Density estimation in R

  • density() function is the most common
density(x, ...)
## Default S3 method:
density(x, bw = "nrd0", adjust = 1,
        kernel = c("gaussian", "epanechnikov", "rectangular",
                   "triangular", "biweight",
                   "cosine", "optcosine"),
        weights = NULL, window = kernel, width,
        give.Rkern = FALSE,
        n = 512, from, to, cut = 3, na.rm = FALSE, ...)
  • ASH and KernSmooth are both fast, accurate, and well-maintained (Deng and Wickham, 2011)

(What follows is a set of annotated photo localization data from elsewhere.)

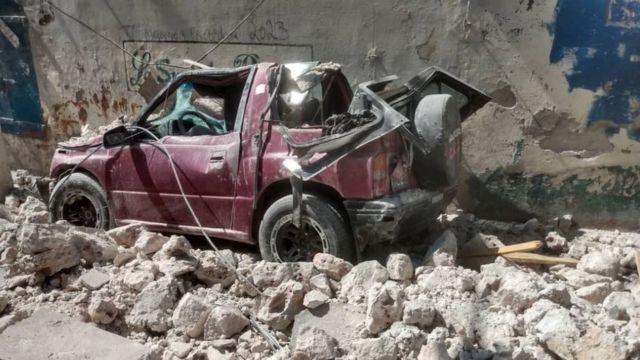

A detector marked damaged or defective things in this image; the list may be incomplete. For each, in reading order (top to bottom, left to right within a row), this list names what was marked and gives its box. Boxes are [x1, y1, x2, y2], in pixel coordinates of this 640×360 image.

broken window [141, 71, 249, 138]
crushed red pickup truck [48, 62, 490, 262]
cracked wall surface [1, 0, 640, 228]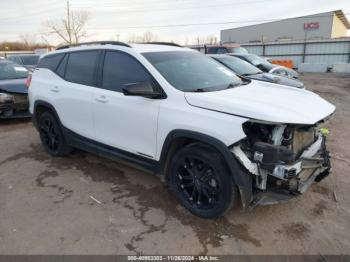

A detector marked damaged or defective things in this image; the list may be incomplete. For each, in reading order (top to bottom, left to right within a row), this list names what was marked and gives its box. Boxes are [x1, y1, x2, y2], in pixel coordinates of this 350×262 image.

crumpled hood [185, 80, 334, 125]
severe front damage [232, 120, 330, 207]
destroyed front bumper [232, 134, 330, 208]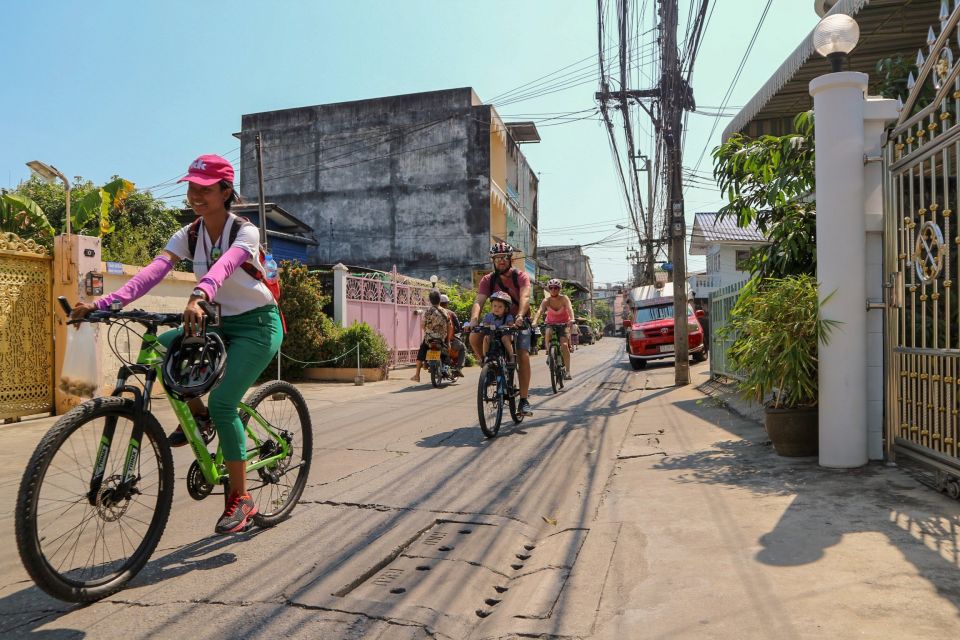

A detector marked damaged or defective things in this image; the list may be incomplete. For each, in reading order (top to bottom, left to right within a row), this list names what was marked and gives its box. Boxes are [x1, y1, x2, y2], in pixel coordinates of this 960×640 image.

cracked asphalt road [0, 338, 676, 636]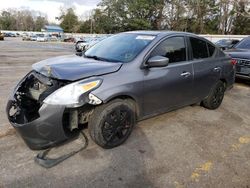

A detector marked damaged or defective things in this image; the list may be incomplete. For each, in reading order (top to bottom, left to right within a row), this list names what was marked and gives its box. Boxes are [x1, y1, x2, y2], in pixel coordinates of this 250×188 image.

front bumper damage [5, 71, 92, 151]
damaged front end [6, 71, 94, 151]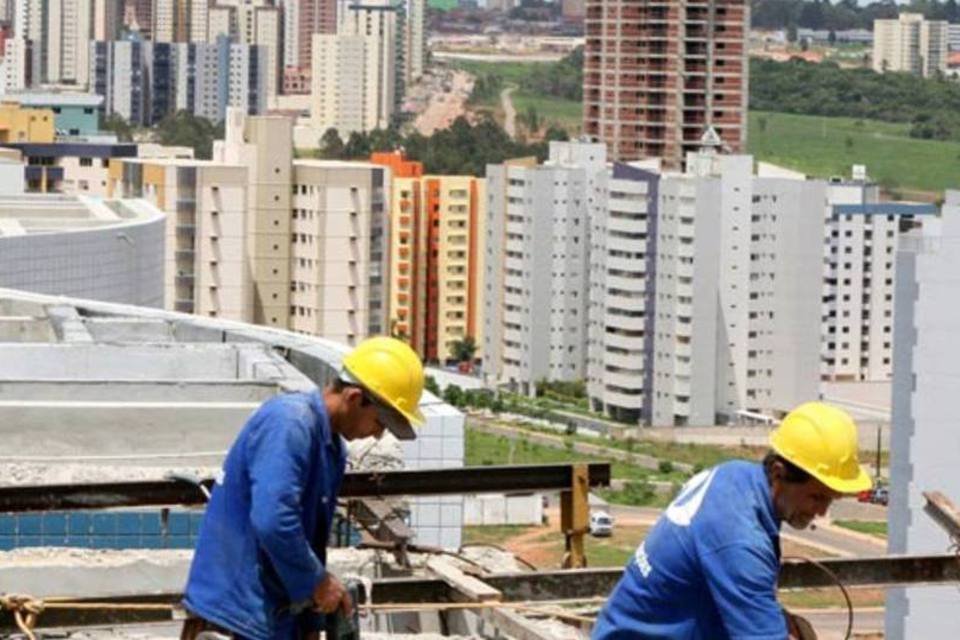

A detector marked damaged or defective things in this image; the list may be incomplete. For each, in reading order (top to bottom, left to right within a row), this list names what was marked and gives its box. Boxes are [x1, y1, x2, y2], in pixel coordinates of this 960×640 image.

rusty steel beam [0, 462, 612, 512]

Bivariate density estimation

  • To construct a bivariate density histogram, it is necessary to define two-dimensional bins and count the number of observations in each bin
  • Can use bin2d function in R will bin a bivariate data set
bin2d <- function(x, breaks1 = "Sturges", breaks2 = "Sturges"){
      histg1 <- hist(x[,1], breaks = breaks1, plot = FALSE)
      histg2 <- hist(x[,2], breaks = breaks2, plot = FALSE)
      brx <- histg1$breaks
      bry <- histg2$breaks
      freq <- table(cut(x[,1], brx),  cut(x[,2], bry))

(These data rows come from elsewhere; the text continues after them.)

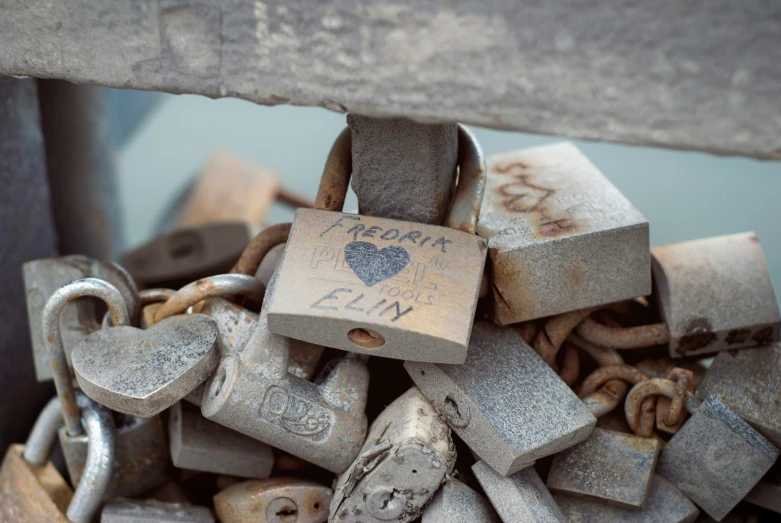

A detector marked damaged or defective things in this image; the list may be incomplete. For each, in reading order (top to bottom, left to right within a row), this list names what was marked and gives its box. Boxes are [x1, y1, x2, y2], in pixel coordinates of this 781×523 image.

rusty padlock [22, 254, 139, 380]
rusty padlock [266, 127, 488, 364]
rusty padlock [476, 141, 652, 326]
rusty padlock [576, 234, 776, 360]
rusty padlock [330, 386, 458, 520]
rusty padlock [406, 322, 596, 476]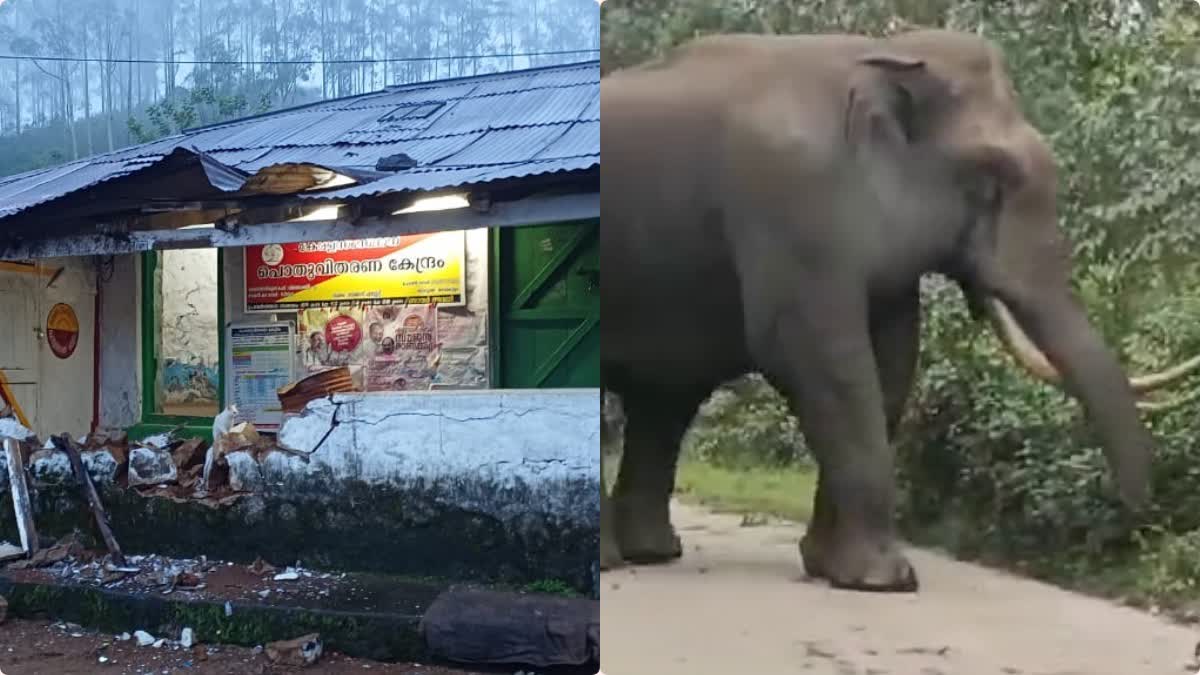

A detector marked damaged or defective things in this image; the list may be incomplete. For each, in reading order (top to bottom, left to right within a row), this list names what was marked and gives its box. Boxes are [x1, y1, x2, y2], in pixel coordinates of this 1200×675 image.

damaged shop wall [0, 388, 600, 600]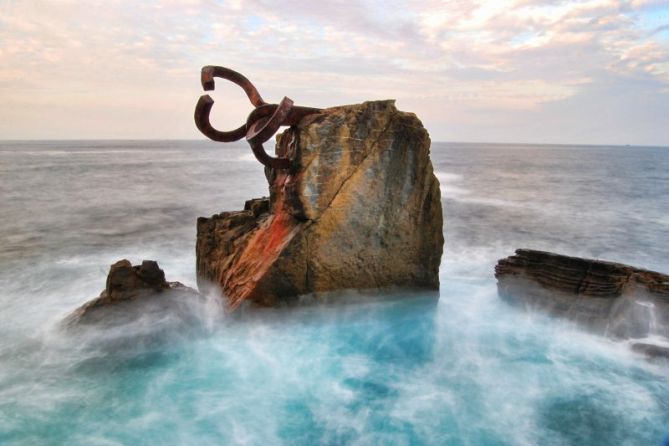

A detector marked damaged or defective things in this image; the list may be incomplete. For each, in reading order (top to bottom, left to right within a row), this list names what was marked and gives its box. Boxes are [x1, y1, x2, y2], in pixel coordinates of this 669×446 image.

rusted iron sculpture [193, 66, 320, 169]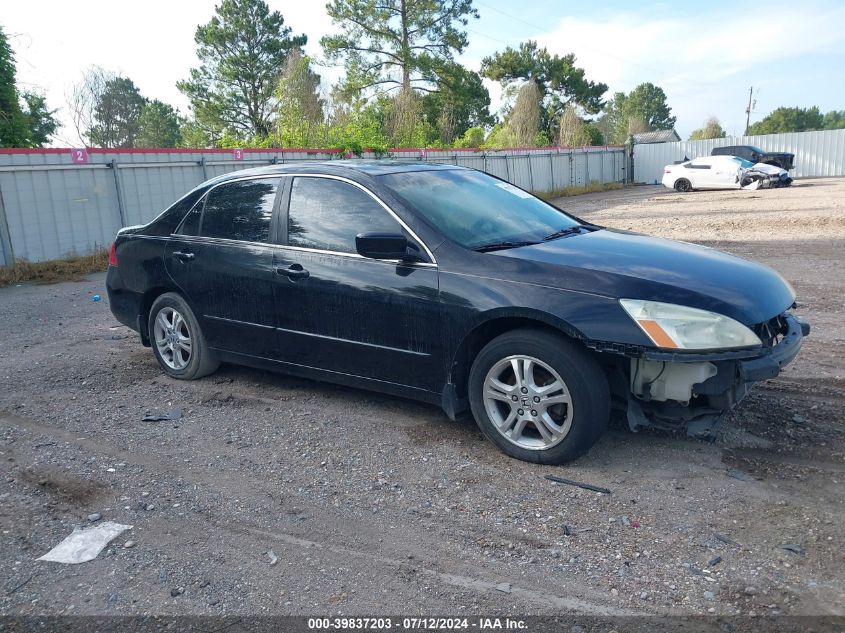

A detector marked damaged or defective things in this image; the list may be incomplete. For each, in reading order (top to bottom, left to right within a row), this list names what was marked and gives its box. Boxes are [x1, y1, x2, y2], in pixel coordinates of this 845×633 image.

damaged white car [664, 155, 796, 191]
damaged front bumper [624, 314, 808, 436]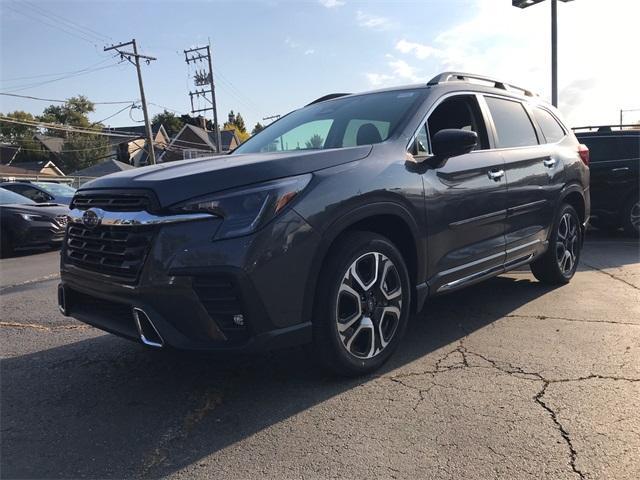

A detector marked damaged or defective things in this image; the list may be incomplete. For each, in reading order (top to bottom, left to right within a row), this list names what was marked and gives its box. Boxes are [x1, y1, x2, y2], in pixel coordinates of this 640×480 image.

crack in asphalt [584, 260, 636, 290]
crack in asphalt [384, 344, 640, 478]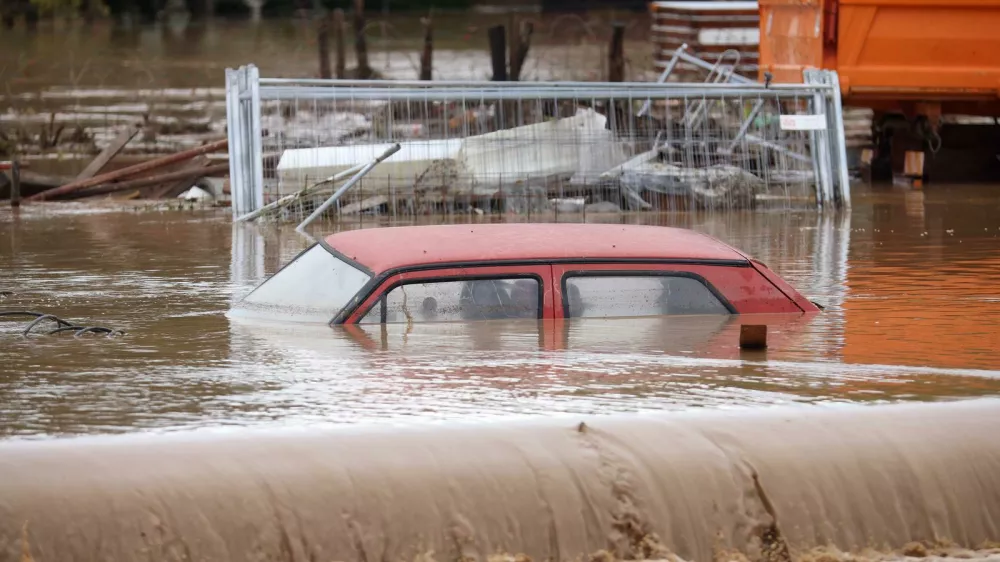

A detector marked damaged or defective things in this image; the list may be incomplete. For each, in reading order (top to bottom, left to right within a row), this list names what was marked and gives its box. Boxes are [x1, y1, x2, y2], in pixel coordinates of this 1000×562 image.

      return(list(call = match.call(), freq = freq,
                breaks1 = brx, breaks2 = bry,
                mids1 = histg1$mids, mids2 = histg2$mids))
      }

Bivariate density estimation

  • Following example computes the bivariate frequency table
  • After binning the data, the persp function plots the density histogram
data(iris)
fit1=bin2d(iris[1:50, 1:2])
persp(x=fit1$mids1, y=fit1$mids2, z=fit1$freq, shade=T, theta=45, phi=30, ltheta=60)

Bivariate kernel methods

  • Suppose the data is \(X_1, \dots, X_n\), where each \(X_i\in \mathbb{R}^2\)
  • Kernel density estimates can be extended to a multivariate (bivariate) setting
  • Let \(K(\cdot)\) be a bivariate kernel (typically a bivariate density function), then bivariate kernel density estimate is \[ \hat f(X) = \frac{1}{nh^d}\sum_{i=1}^n K\left(\frac{X-X_i}{h}\right) \]

Example: Bivariate normal

  • Estimate the bivariate density when the data is generated from a mixture model with three components with identical covariance \(\Sigma=I_2\) and different means \[ \mu_1=(0,0)\quad\mu_2=(1,3),\quad\mu_3=(4,-1). \]
  • Mixture probabilities are \(p=(0.2, 0.3, 0.5)\)

Example: Bivariate normal

library(MASS)
n <- 2000
p <- c(.2, .3, .5)
mu <- matrix(c(0, 1, 4, 0, 3, -1), 3, 2)
Sigma <- diag(2)
i <- sample(1:3, replace = TRUE, prob = p, size = n)
k <- table(i)

x1 <- mvrnorm(k[1], mu = mu[1,], Sigma)
x2 <- mvrnorm(k[2], mu = mu[2,], Sigma)
x3 <- mvrnorm(k[3], mu = mu[3,], Sigma)
X <-  rbind(x1, x2, x3)   #the mixture data
x <- X[,1]
y <- X[,2]
    
fhat <- kde2d(x, y, h=c(1.87, 1.84))

Example: Bivariate normal

par(mfrow = c(1, 2))
contour(fhat)
persp(fhat, phi = 30, theta = 20, d = 5, xlab = "x")

par(mfrow = c(1, 1))

Summary

  • Over 20 packages that perform density estimation (Deng and Wickham, 2011)
  • Kernel density estimation is the most common approach
  • Density estimation can be parametric, where the data is from a known family
  • Bayesian approaches are also available

Discussion

  • How to use cross validation to choose the bandwidth?